The concept of these fluidized bed bioreactors could be an interesting research tool for the dental bugs you have mentioned. You could fluidize small grains of tooth enamel, where effectively every small grain is in free fall in the culture media all the time, and you could see what happens to the consortia as you change the feed composition -- coke vs pepsi vs apple juice vs mouth wash, etc.
Continue the good work.
I am a former molecular immunologist who now works as an attorney doing catastrophic birth injury defense. I can't thank you enough for enriching my drives with TWIP, TWIV, TWIP and TWIM.
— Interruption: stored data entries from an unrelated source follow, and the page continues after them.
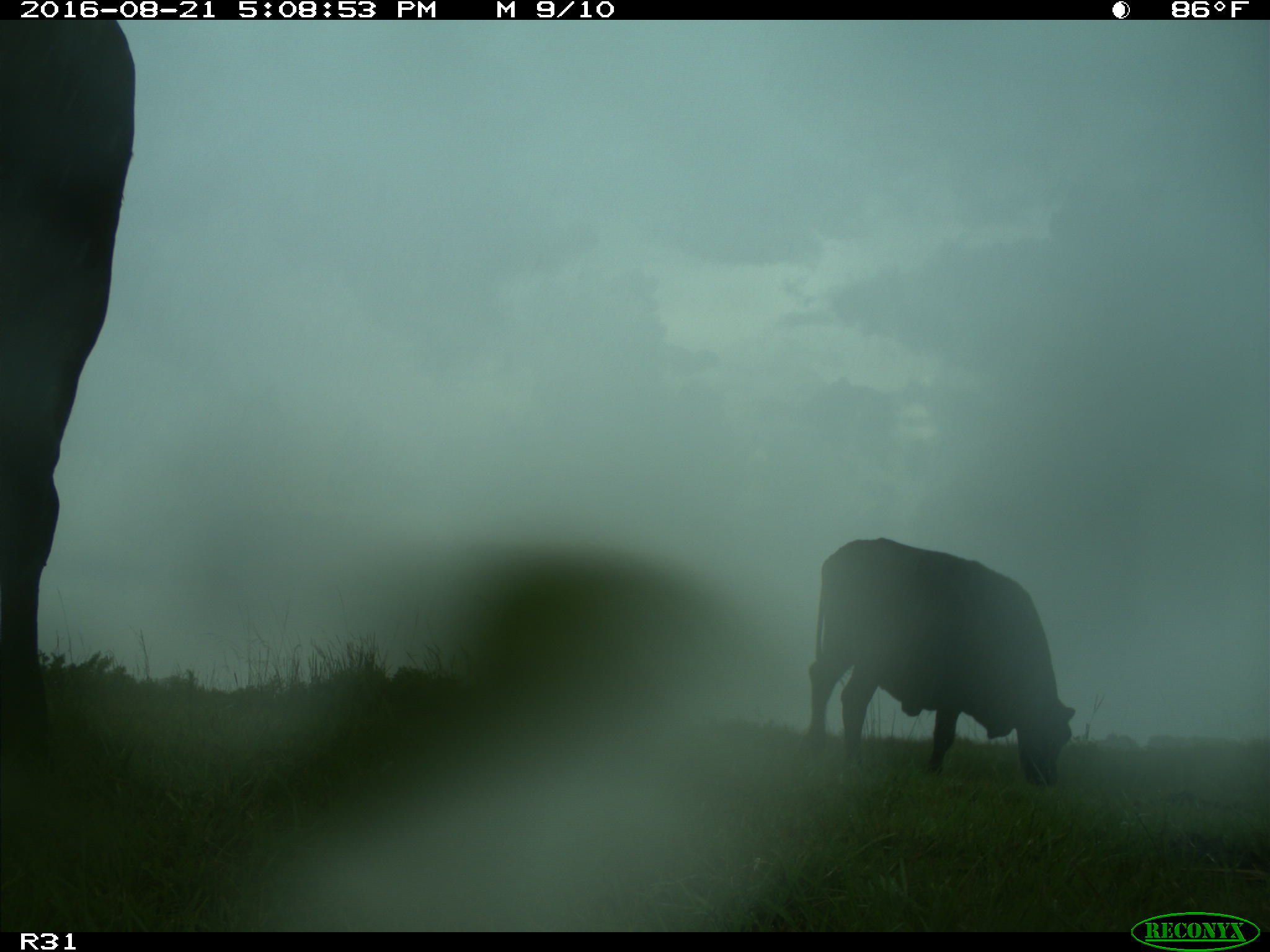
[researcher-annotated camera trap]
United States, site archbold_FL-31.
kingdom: Animalia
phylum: Chordata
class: Mammalia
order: Artiodactyla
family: Bovidae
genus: Bos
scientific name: Bos taurus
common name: domestic cow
As you can imagine, one of the bugs which occupies a lot of my thoughts is GBS and its proclivity for vertical infections of fetuses. I know that in a certain percentage of individuals are colonized and happily walk around with GBS never causing a problem. What I would be really be interested in learning more about is what can make happy colonizers into pathogens. My thought was that perhaps in fighting for territory a bacterium like GBS expresses virulence factors which, in some conditions, allows it to crowd out other flora. Some sort of swarming like event gets it to spread out and it encounters the fetus.
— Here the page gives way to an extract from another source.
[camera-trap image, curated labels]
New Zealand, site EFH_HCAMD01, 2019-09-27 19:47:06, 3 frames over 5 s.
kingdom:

I know this is likely a gross simplification- but if you have any ideas or suggestions for reading I would be in your debt.
Once again- many thanks for the hours of fun.
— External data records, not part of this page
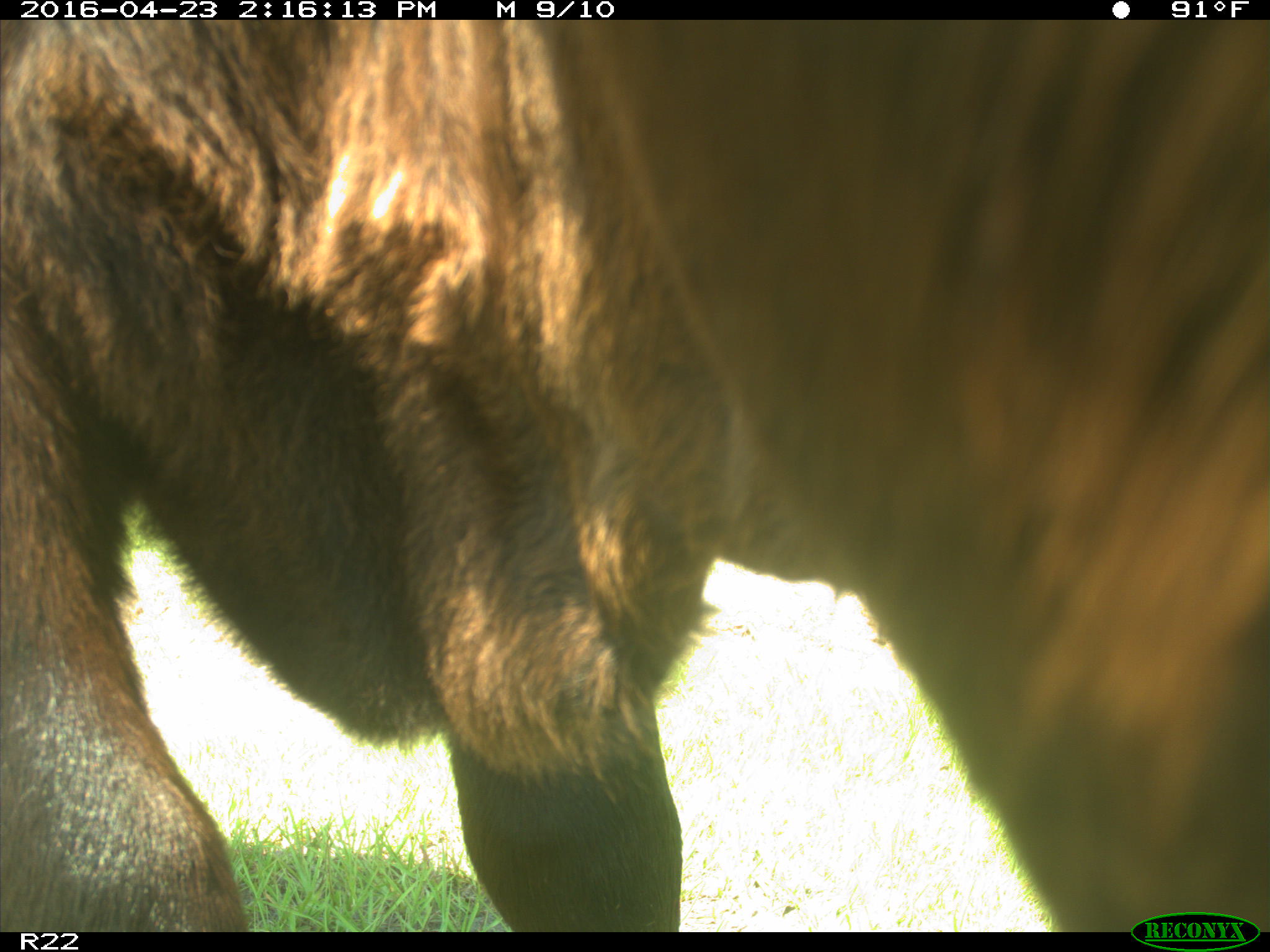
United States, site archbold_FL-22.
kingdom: Animalia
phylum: Chordata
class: Mammalia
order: Artiodactyla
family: Bovidae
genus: Bos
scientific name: Bos taurus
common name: domestic cow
I have not listened to every episode of TWiM yet, so you may have answered these questions already. If you haven't, though, will you address these two?
What do you think you do differently in your non-professional lives because of what you know about microbiology?
Describe exactly what it takes to create selection pressure on microbes. I'm thinking about the mainstream conversation around microbe-specific antibacterials vs. alcohol-based sanitizers vs. regular soaps, but I'd like to know the general principles with which you approach that line of thought.
I'm a Belgian student in veterinary medicine (I hope my English isn't too bad), and I'm very interested in microbiology. I have a few questions about the last episode of TWiM (and quite a lot about episodes of TWiV, but I'm still in the process of listening to all of the episodes first in order to be sure answers aren't already discussed) :
The first questions are about the Yersinia Pestis infection story : during the explanations about the life cycle of Yersinia, you talked about iron as the main limiting reagent in many infectious processes. Is it only because of the fact that it's not easily available in the host, or is iron a more important reagent than other trace elements like Zinc of Manganese? Also, are the requirements for such reagents the same in bacteria as in eukaryotic cells? I suppose not since there are already some variations among domestic animals, but in that case are the differences important?
The other question is about the microbiome. You talked about the NIH microbiome project and studies about bacterial microbiome. Is there a similar project about a viral microbiome going on?
Finally, could you make an episode about bacteriophages and their relations with bacteria, and phagotherapy?
Thanks a lot for all your podcasts and blogs, it's really informative and feeds my passion for microbes more and more. Keep up this great work!
PS : I plan to do a PhD in microbiology after I get my diploma, but I hesitate between bacteriology and virology, both are so fascinating. How did you choose your area of research, and do you have advices to choose between one or the other?